NEW YORK, NY, APRIL 17, 2002 - Cendant Corporation (NYSE:CD) today announced
that it has exercised its option to acquire 100% of the common stock of NRT
Incorporated from Apollo Management, LP and members of NRT management. NRT is
the largest residential real estate brokerage firm in the United States. The
purchase price was approximately 12 million shares of Cendant common stock or
$230 million, plus assumption of about $300 million of net debt, which will be
retired.

NRT was formed as a joint venture between Cendant and Apollo Management in 1997.
It operates more than 850 brokerage offices with more than 45,000 agents in 24
of the nation's largest metropolitan areas. In 2001, it represented buyers and
sellers of approximately $120 billion of residential real estate.
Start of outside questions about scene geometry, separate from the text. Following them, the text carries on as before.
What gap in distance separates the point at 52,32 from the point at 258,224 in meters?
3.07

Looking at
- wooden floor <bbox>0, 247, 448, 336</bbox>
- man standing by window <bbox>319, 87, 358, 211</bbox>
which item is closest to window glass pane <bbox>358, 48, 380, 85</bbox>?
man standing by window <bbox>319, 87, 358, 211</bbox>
Cendant also announced that its NRT subsidiary has acquired Clearwater, Florida-
based Arvida Realty Services, the largest residential real estate brokerage in
Florida, from The St. Joe Company (NYSE:JOE), for approximately $160 million in
cash. The Arvida offices will be converted to Coldwell Banker, a Cendant brand,
and will be integrated with NRT's existing Coldwell Banker operations in
Florida. The transaction does not include Arvida Community Development, a
homebuilder.

Together, these transactions are expected to increase Cendant's 2002 Adjusted
earnings per share by $0.02.

As previously announced, the Company excludes from adjusted results costs
related to shareholder litigation and costs incurred in connection with the
Company's acquisitions. Accordingly, Cendant will exclude costs in connection
with the acquisitions of NRT and Arvida Realty and NRT's future acquisition
activities, primarily the non-cash amortization of acquired pendings and
listings required under GAAP. Cendant will also exclude conversion costs
relating to the integration of previously owned offices with acquired real
estate offices.

Cendant Corporation is primarily a provider of travel and residential real
estate services. With approximately 70,000 employees, New York City-based
Cendant provides these services to business and consumers in over 100 countries.
More information about Cendant, its companies, brands and current SEC filings
may be obtained by visiting the Company's Web site at http://www.cendant.com or
by calling 877-4-INFOCD (877-446-3623).

Adjusted EPS is a non-GAAP (generally accepted accounting principles) measure,
but the Company believes that it is useful to assist investors in gaining an
understanding of the trends and results of operations for the Company's core
businesses. Adjusted EPS should be viewed in addition to GAAP results and not in
lieu of GAAP results.





THIS PRESS RELEASE CONTAINS "FORWARD-LOOKING STATEMENTS" WITHIN THE MEANING OF
FEDERAL SECURITIES LAW, INCLUDING STATEMENTS CONCERNING BUSINESS STRATEGIES AND
THEIR INTENDED RESULTS AND SIMILAR STATEMENTS CONCERNING ANTICIPATED FUTURE
EVENTS AND EXPECTATIONS THAT ARE NOT HISTORICAL FACTS. THE FORWARD-LOOKING
STATEMENTS IN THIS PRESS RELEASE ARE SUBJECT TO NUMEROUS RISKS AND
UNCERTAINTIES, INCLUDING THE EFFECTS OF ECONOMIC CONDITIONS, SUPPLY AND DEMAND
CHANGES FOR HOTEL ROOMS, COMPETITIVE CONDITIONS IN THE LODGING INDUSTRY,
RELATIONSHIPS WITH CLIENTS AND PROPERTY OWNERS, THE IMPACT OF GOVERNMENT
REGULATIONS, AND THE AVAILABILITY OF CAPITAL TO FINANCE GROWTH, WHICH COULD
CAUSE ACTUAL RESULTS TO DIFFER MATERIALLY FROM THOSE EXPRESSED IN OR IMPLIED BY
THE STATEMENTS HEREIN.

Such forward-looking statements include projections. Such projections were not
prepared in accordance with published guidelines of the American Institute of
Certified Public Accountants or the SEC regarding projections and forecasts, nor
have such projections been audited, examined or otherwise reviewed by
independent auditors of Cendant or its affiliates. In addition, such projections
are based upon many estimates and are inherently subject to significant economic
and competitive uncertainties and contingencies, many of which are beyond the
control of management of Cendant and its affiliates. Certain of such
uncertainties and contingencies are specified in Cendant's quarterly report on
Form 10-K for the year ended December 31, 2001. Accordingly, actual results may
be materially higher or lower than those projected. The inclusion of such
projections herein should not be regarded as a representation by Cendant or its
affiliates that the projections will prove to be correct.